==== Exercise input
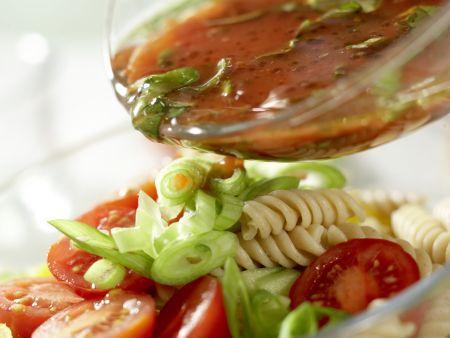 Nudel-Gemüse-Salat: Zubereitungsschritt 8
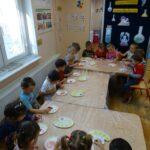dzieci przy stołach
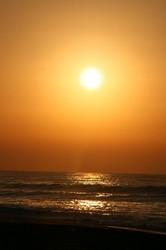 海からの日の出.jpg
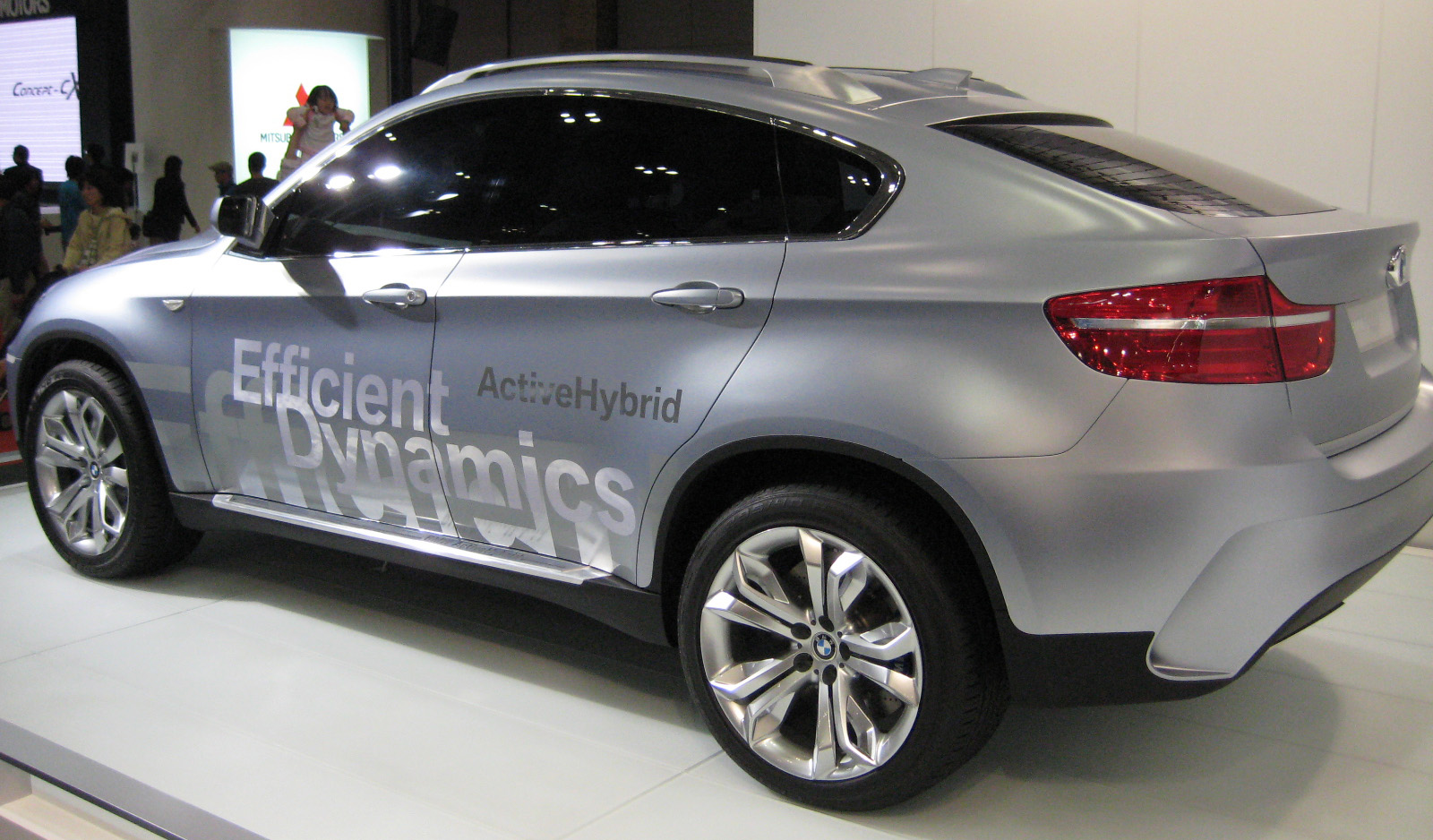 File:BMW Concept X6 Active Hybrid 02.JPG - Wikimedia Commons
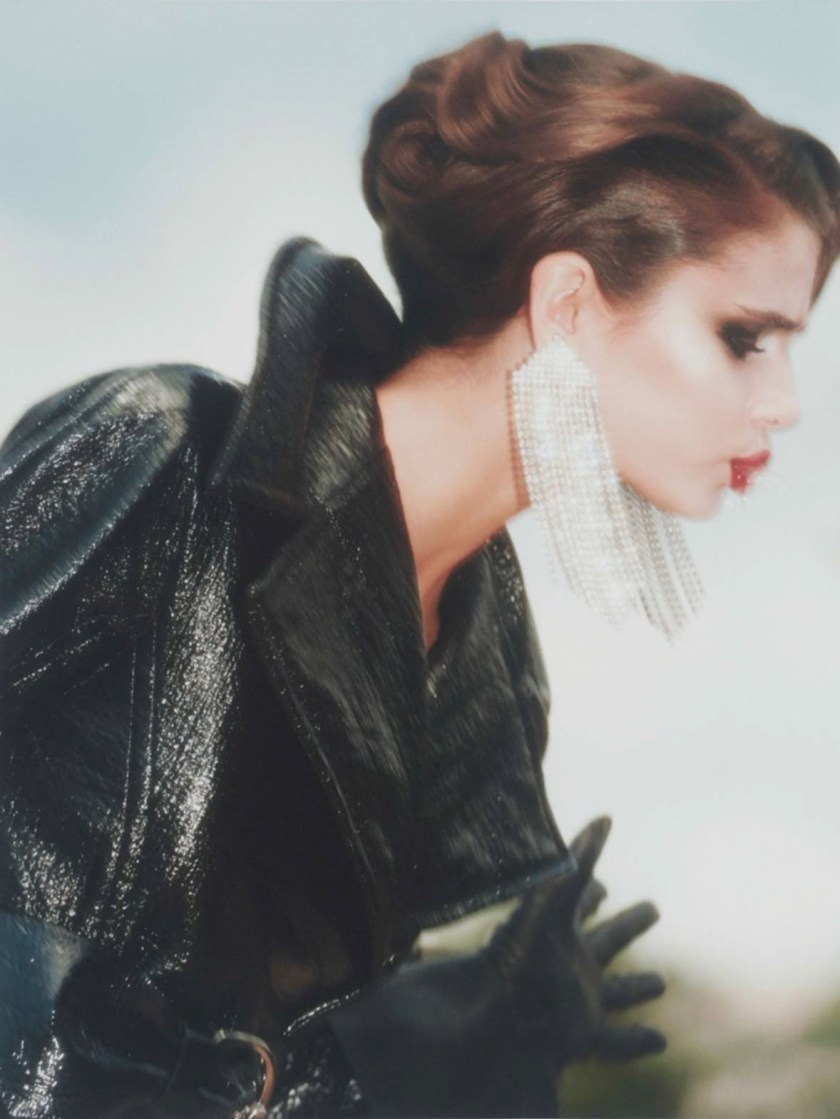 VOGUE PARIS Rose Insolence by David Sims. Emmanuelle Alt, August 2016, www.imageamplified.com, Image Amplified17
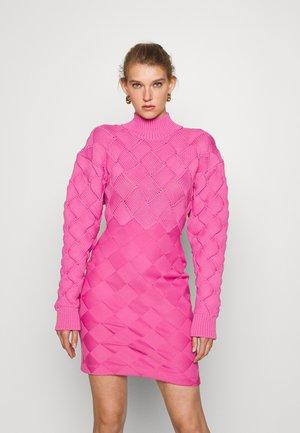 CHUNKY WEAVE BANDAGE  - Tubino - neon pink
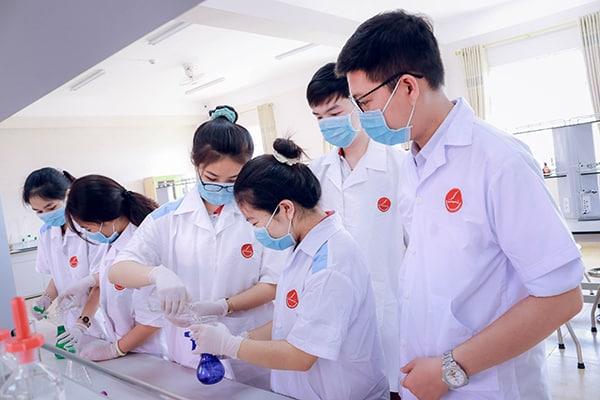 phòng thí nghiệm trường Hoàng Việt
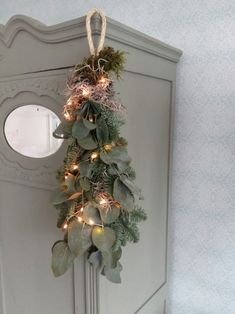 Christmas Greenery, Christmas Arrangements, Christmas Swags, Christmas Makes, Outdoor Christmas, Christmas Home, Christmas Crafts, Christmas Decorations, Xmas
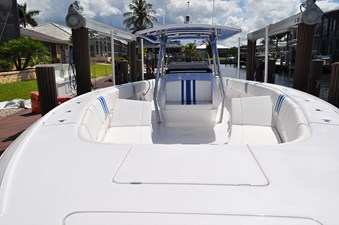 Bow seating area looking aft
========
An exact transcription of the listing is required, and it must contain no pictures.

 Nudel-Gemüse-Salat: Zubereitungsschritt 8
dzieci przy stołach
 海からの日の出.jpg
 File:BMW Concept X6 Active Hybrid 02.JPG - Wikimedia Commons
 VOGUE PARIS Rose Insolence by David Sims. Emmanuelle Alt, August 2016, www.imageamplified.com, Image Amplified17
 CHUNKY WEAVE BANDAGE  - Tubino - neon pink
 phòng thí nghiệm trường Hoàng Việt
 Christmas Greenery, Christmas Arrangements, Christmas Swags, Christmas Makes, Outdoor Christmas, Christmas Home, Christmas Crafts, Christmas Decorations, Xmas
 Bow seating area looking aft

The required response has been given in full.